For the second time in five months, a west metro City Council is asking its mayor to resign, stripping him of his city salary and almost all his duties.
In the unprecedented censure approved Monday, Maple Plain’s four City Council members unanimously approved eliminating Mayor Roger Hackbarth’s $350 monthly pay and restricting him from serving on any commissions, chairing meetings and attending special meetings where confidential information is shared.
“We wanted to take deeper measures to show … that we’re serious. He can’t go on like he does,” acting Mayor Jerry Young said Tuesday. “No city has done this before.”
In the censure, the City Council members said Hackbarth, 71, has continued to “behave unprofessionally, with angry outbursts toward council members and staff,” and displays “demeaning and degrading” behavior toward city staff in Maple Plain, a suburb 20 miles west of Minneapolis.
“He’s not effectively leading the city,” Council Member Justin McCoy said Tuesday.

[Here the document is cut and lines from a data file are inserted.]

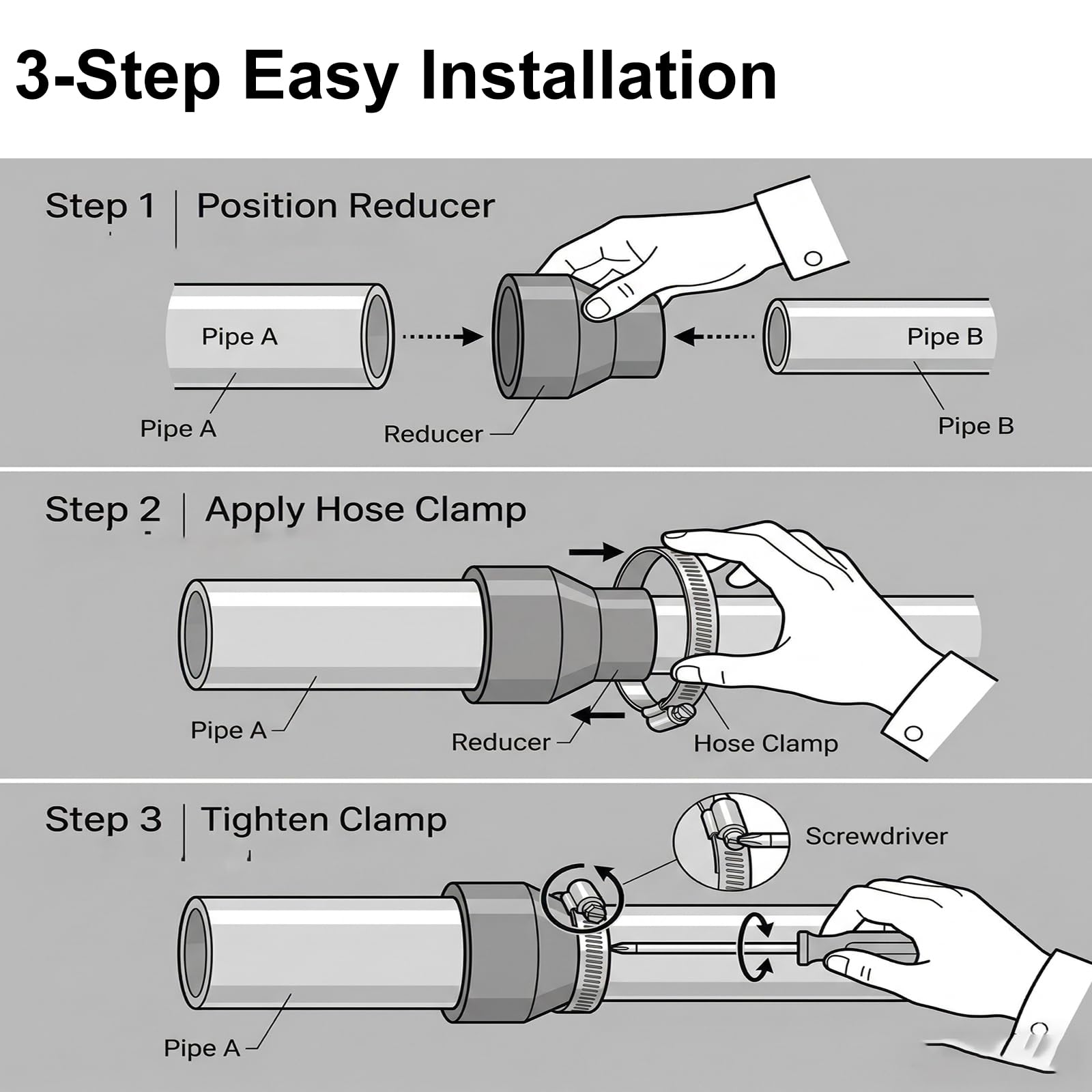 3-Step Easy Installation

Step 1 | Position Reducer

Pipe A

Pipe B

Pipe A

Reducer

Pipe B

Step 2 | Apply Hose Clamp

Pipe A

Reducer

Hose Clamp

Step 3 | Tighten Clamp

Screwdriver

Pipe A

The council also wrote that residents and business owners complained about Hackbarth’s “abusive and negative behavior” and he hasn’t adhered to rules the council put in a censure last March — the city’s first censure. In it, they limited him from serving on most committees, boards, commissions or associations and prohibited him from contact with a city employee without another employee present. They cited his vulgarity, “extreme anger” and said he created an “unsafe and unfriendly” atmosphere after a female employee’s complaint that he behaved inappropriately, demanding hugs and claiming he loved her.

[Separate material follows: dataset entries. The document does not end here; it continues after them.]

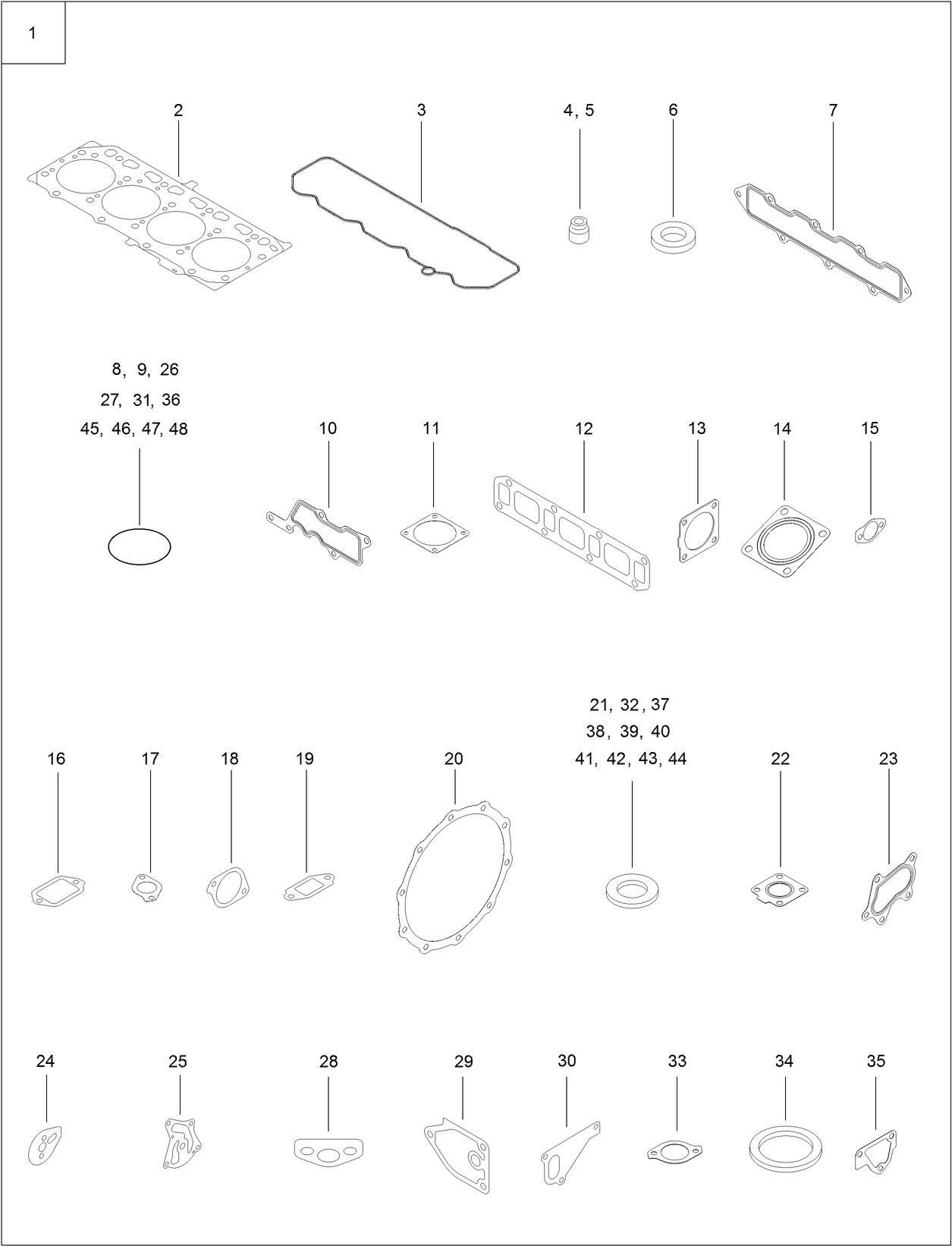 1

2
3
4, 5
6
7

8, 9, 26
27, 31, 36
45, 46, 47, 48

10
11
12
13
14
15

21, 32, 37
38, 39, 40
41, 42, 43, 44

16
17
18
19
20
22
23

24
25
28
29
30
33
34
35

An outside investigator determined that Hackbarth acted inappropriately toward the employee. However, no civil or criminal charges were filed.
Hackbarth didn’t attend Monday’s meeting and didn’t return messages Tuesday from the Star Tribune. But this year, he told a local newspaper, the Pioneer, that a small group has been determined to “get rid of” him since he was elected.
In 2012, he won the mayoral election by 67 votes, ousting an incumbent after serving as a council member for six years in Maple Plain (pop. 1,800). No other formal complaints have been filed and he has a clean criminal record, according to public records. His four-year term ends in 2016. The city says he makes $350 each month and $25 for additional meetings.
In nearby Maple Grove, the City Council approved a censure earlier this year of Council Member LeAnn Sargent, after she was sentenced on a gross misdemeanor for financially exploiting her dying father.
A censure isn’t a legal charge, but it shows public disapproval. Most Minnesota cities don’t have the authority to recall or otherwise remove an elected official; they can only be disqualified from office if they’re convicted of a felony.